Turner still had the map open, and she said, ‘He’s on Vineland Avenue, two blocks north of the freeway. So make a left on Burbank Boulevard, and then Vineland is a right, and then it’s a straight shot. No one knows this car, but we can’t afford to drive by more than two times.’
So Reacher set off again, and made the turns, and drove Vineland like anyone else, not slow and peering, not fast and aggressive, just another anonymous vehicle rolling through the sunny morning. Turner said, ‘He’s coming up, on the right side, next block. I see a parking lot out front.’

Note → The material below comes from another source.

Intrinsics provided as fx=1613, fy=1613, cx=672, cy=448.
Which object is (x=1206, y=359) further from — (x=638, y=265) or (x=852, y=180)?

Which Reacher saw, too. But it was a shared lot, not the lawyer’s own. Because the right side of the block was all one long low building, with a shake roof and a covered walkway in front, with the exterior walls painted what Reacher thought of as a unique Valley shade of beige, like flesh-coloured make-up from the movies. The building was divided along its length, into six separate enterprises, including a wig shop, and a crystal shop, and a geriatric supplier, and a coffee shop, and a Se Habla Español tax preparer, with Candice Dayton’s lawyer more or less right in the centre of the row, between the magic crystals and the electric wheelchairs. The parking lot was about eight slots deep, and it ran the whole width of the building’s facade, serving all the stores together. Reacher guessed any customer was entitled to park in any spot.

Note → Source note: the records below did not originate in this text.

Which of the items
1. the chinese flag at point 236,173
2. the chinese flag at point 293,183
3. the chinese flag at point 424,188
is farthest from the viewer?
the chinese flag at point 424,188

The lot was about half full, with most of the cars at first glance entirely legitimate, most of them clean and bright under the relentless sun, some of them parked at bad angles, as if their drivers had ducked inside just long enough for a simple errand. Reacher had given much thought to what kind of a car two people could live in, and he had concluded that an old-fashioned wagon or a modern SUV would be the minimum requirement, with a fold-flat rear bench and enough unimpeded length between the front seats and the tailgate to fit a mattress. Black glass to the sides and the rear would be an advantage. An old Buick Roadmaster or a new Chevy Suburban would fit the bill, except that anyone planning to live in a new Chevy Suburban would surely see an advantage in selling it and buying an old Buick Roadmaster, and keeping the change. So mostly he scanned for old wagons, maybe dusty, maybe on soft tyres, settled somehow, as if parked for a long time.